Über die Qualitätskontrolle hinaus dienen Thermoelemente als primärer Sicherheitsmechanismus in Heißkanalsystemen. Unkontrollierte Überhitzung kann zu Schäden an Heizgeräten, zum Schmelzen von Stahlbauteilen oder sogar zu Brandgefahr führen. Thermostate und Thermosicherungen bieten zusätzlichen Schutz, aber Thermoelemente liefern Echtzeitdaten, die gefährliche Zustände verhindern, bevor sie auftreten. Moderne Heißkanalregler verlassen sich auf die Rückmeldung von Thermoelementen, um Alarme auszulösen, die Stromversorgung zu unterbrechen oder Zonen abzuschalten, wenn die Temperaturen sichere Grenzwerte überschreiten.
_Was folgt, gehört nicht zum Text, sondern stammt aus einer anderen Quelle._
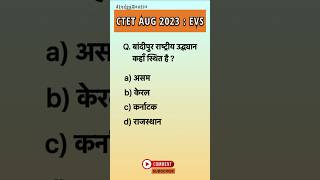 Ctet 2023 EVS Hindi Repeated Ques/NCERT EVS pedagogy previous year question #shorts #ctet #ctet2023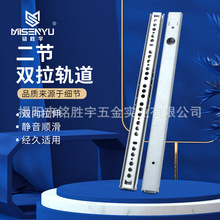 工厂27mm宽两节滑轨双向抽拉单向抽拉两节电脑桌加厚12寸家具滑轨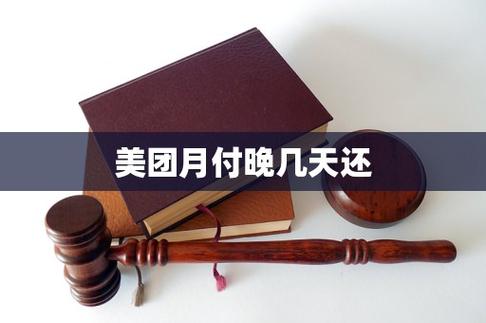 美团月付当天最晚什么时候还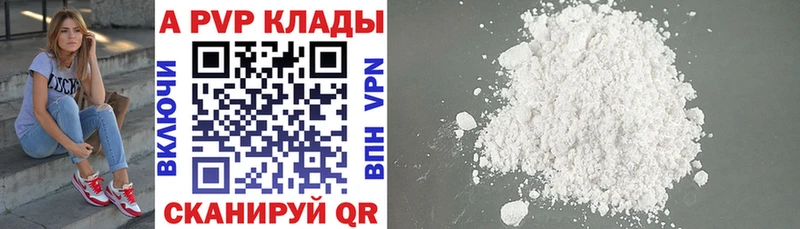 это наркотические препараты  Ленинск-Кузнецкий  Alpha-PVP кристаллы 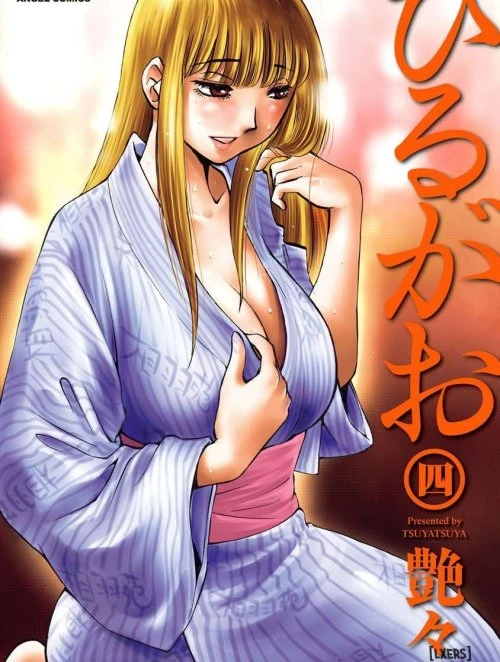 Hirugao 4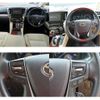 toyota alphard 2015 quick_quick_AYH30W_AYH30W-0014473 image 6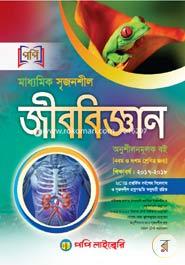 Secondary Creative Biology (A Heliping Book For Classes 9 And 10) image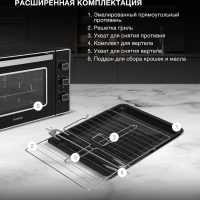 Мини-печь MIO-HY107 45л. 2200Вт черный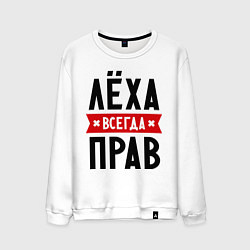 Мужской свитшот Лёха всегда прав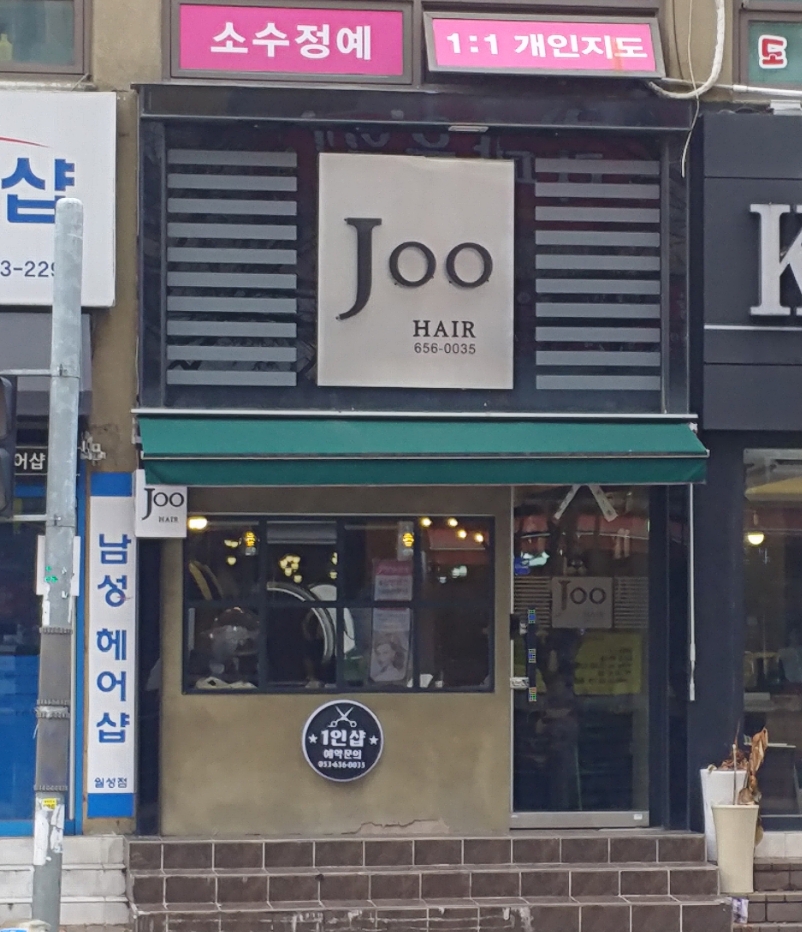 주헤어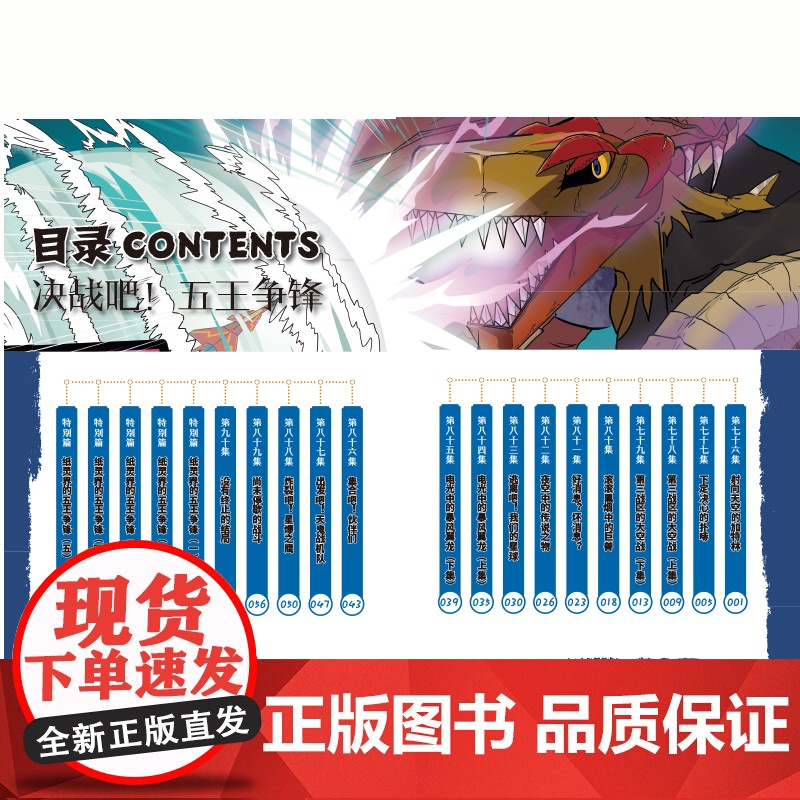 [!赠卡牌]张猫猫折纸星球历险记4 决战吧!五王争锋 8张游戏卡牌 老猫博士 著 山东友谊出版社高清大图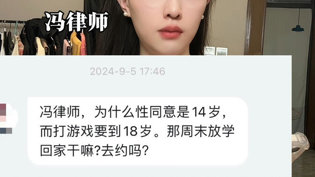 14岁能同意?18岁才能玩?周末干啥?视频网站免费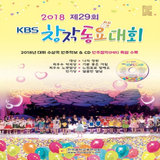 봄비와 봄바람은 엄마처럼 (우수상)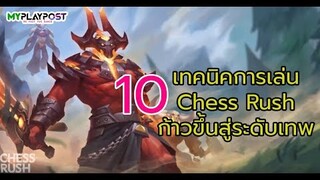 Chess Rush : 10 เทคนิคเพิ่มความเทพ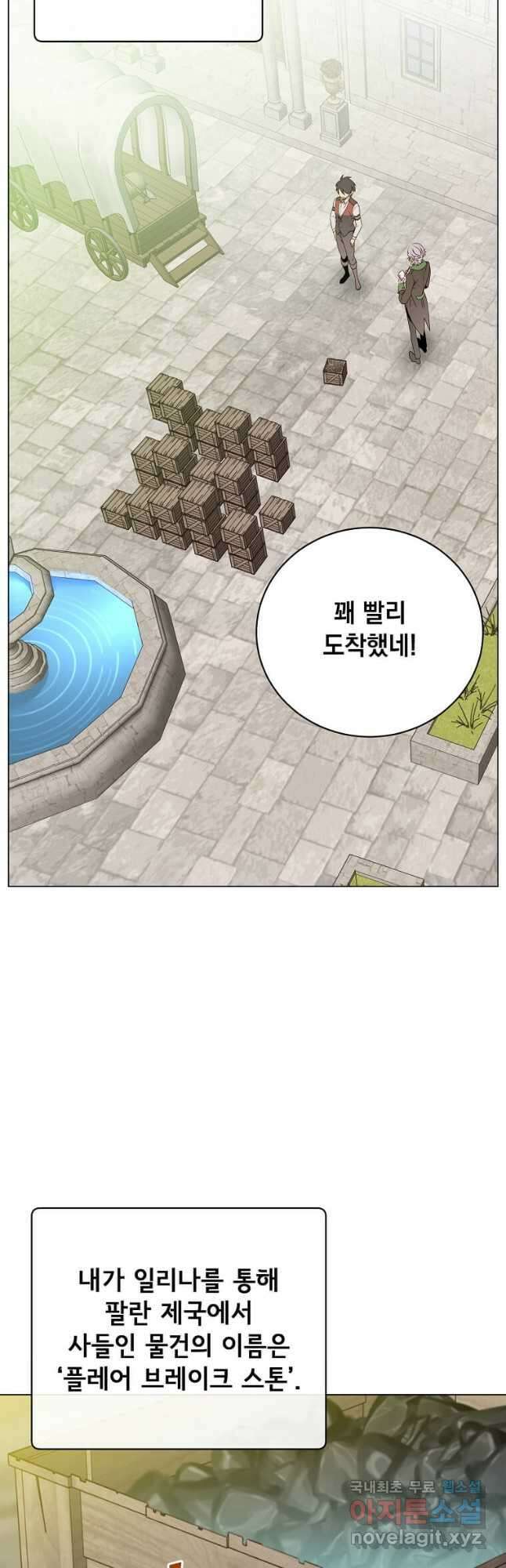 만렙 영웅님께서 귀환하신다! 145화 2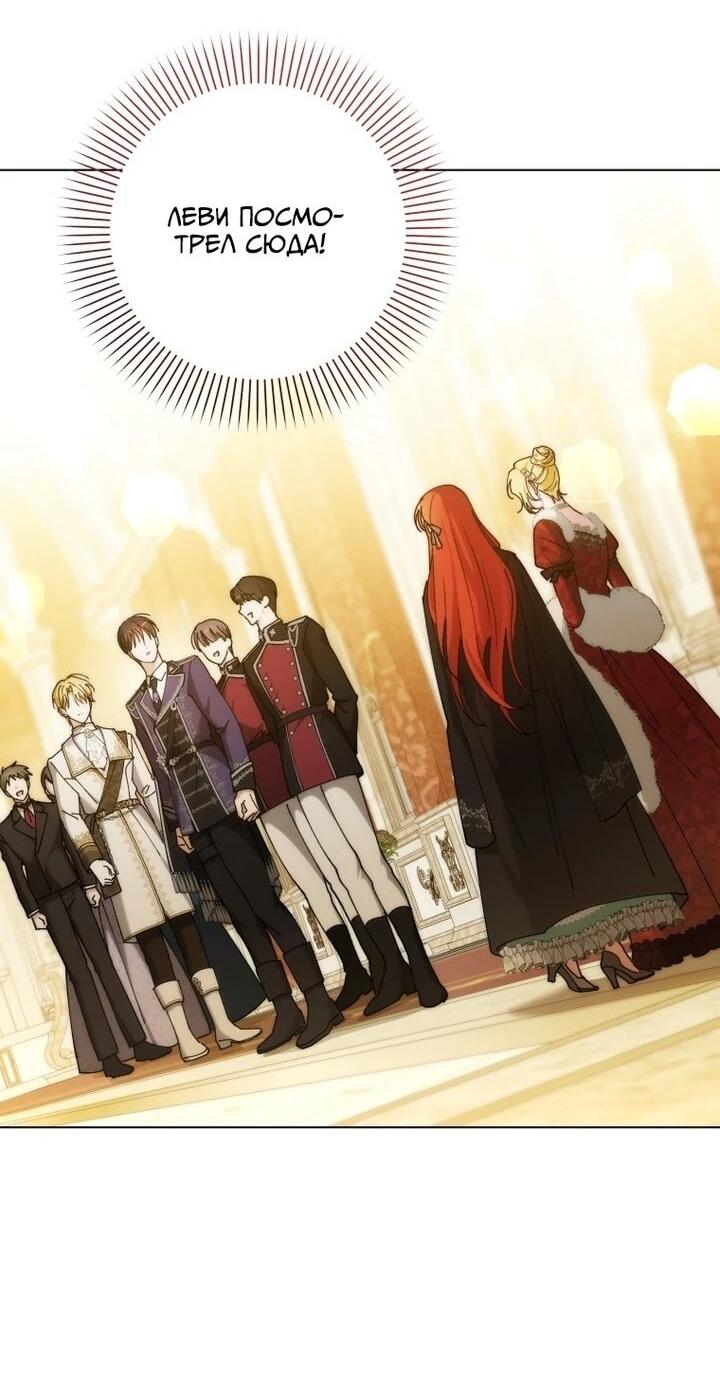 Манга Ботаник оказался тираном - Глава 48 Страница 42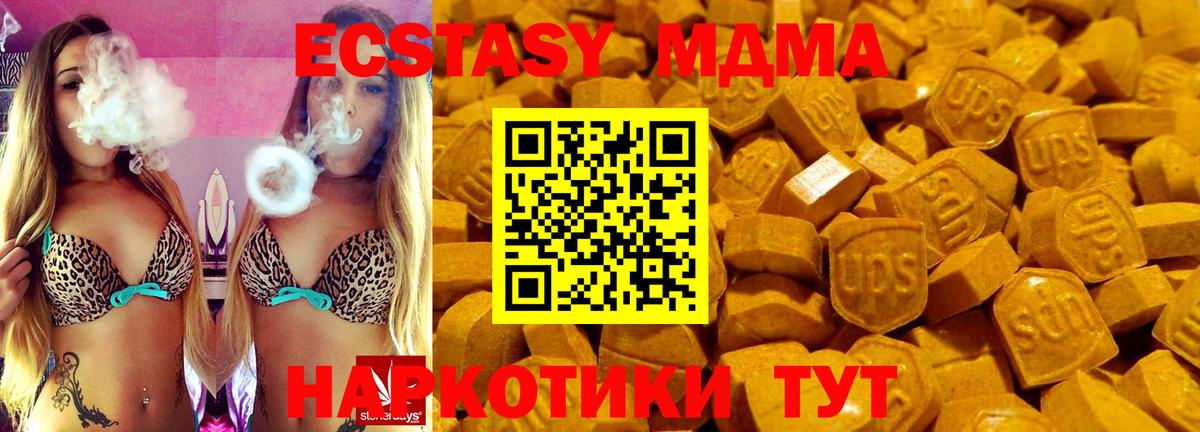 Марихуана  Кокаин  Альметьевск  Меф МЯУ МЯУ кристаллы  Alpha PVP СК кристаллы  ГАШИШ  Вход с VPN 
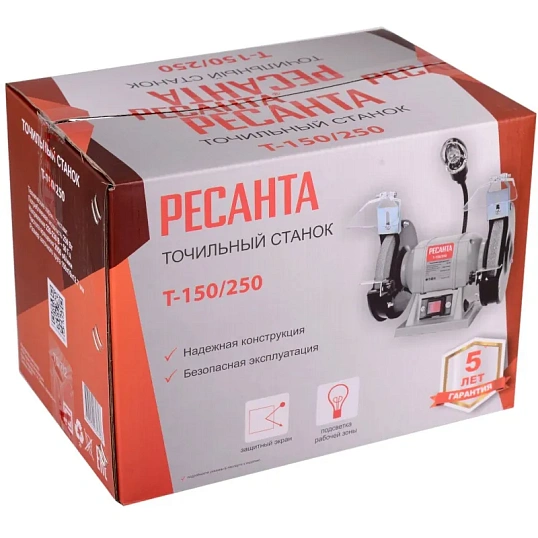 Станок заточный (точило) РЕСАНТАТ-150/250 250Вт, d150мм, подсветка (75/7/2)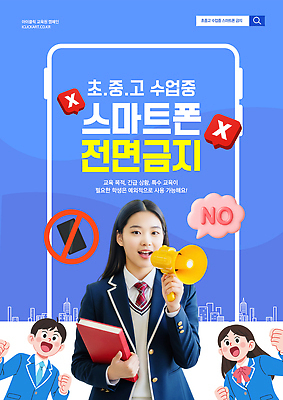 PSD 템플릿 학생 교육 캠페인 교실 고등학교 초등학교 스마트폰 환경 금지 발표 알림 집중 규칙 중학교 의료성형뷰티 이미지템플릿 컨셉 학교 핸드폰 스마트기기 파일형식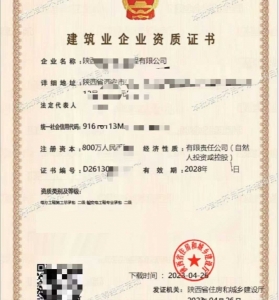 输变电工程专包二级资质公司转让、陕西电力、输变电施工资质代办升级出售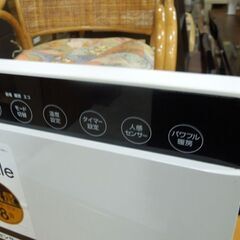 スリーアップ 人感＆室温センサー付 大風量パネルセラミックヒーター 2021年製 CH-T2030 ホワイト 札幌市 東区 新道東店の画像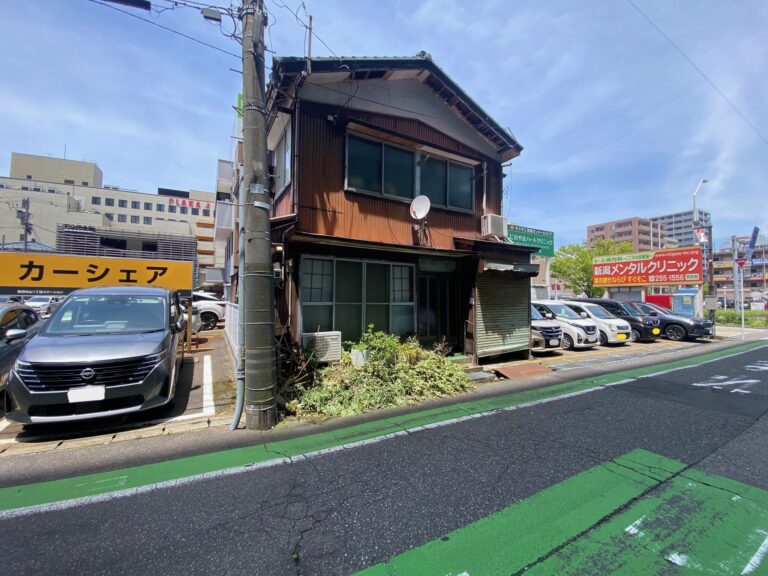 米山１丁目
In der unbeaufsichtigten automatisierten Produktion wird die Sicherheit noch wichtiger. Ein ausgefallenes oder abweichendes Thermoelement kann eine kontinuierliche Erwärmung ermöglichen, was zum Durchbrennen der Heizung, zur Verformung des Verteilers oder zum Austreten von Kunststoff führen kann. Hochpräzise Thermoelemente erkennen anormale Anstiege schnell, sodass der Regler innerhalb von Sekunden reagieren kann. Viele Industriesicherheitsstandards schreiben eine zuverlässige Temperaturmessung für Spritzgussgeräte vor, sodass Thermoelemente eher eine Konformitätsanforderung als eine optionale Komponente sind.
Thermoelemente schützen den Bediener auch bei Wartungsarbeiten. Genaue Temperaturmessungen verhindern den Kontakt mit überhitzten Düsen und Verteilern. Systeme mit redundanten Thermoelementen in kritischen Zonen sorgen für eine zusätzliche Sicherheitsebene. Durch die Gewährleistung stabiler, überwachter Temperaturen reduzieren hochwertige Thermoelemente das Unfallrisiko, verlängern die Lebensdauer der Geräte und gewährleisten die Einhaltung gesetzlicher Vorschriften.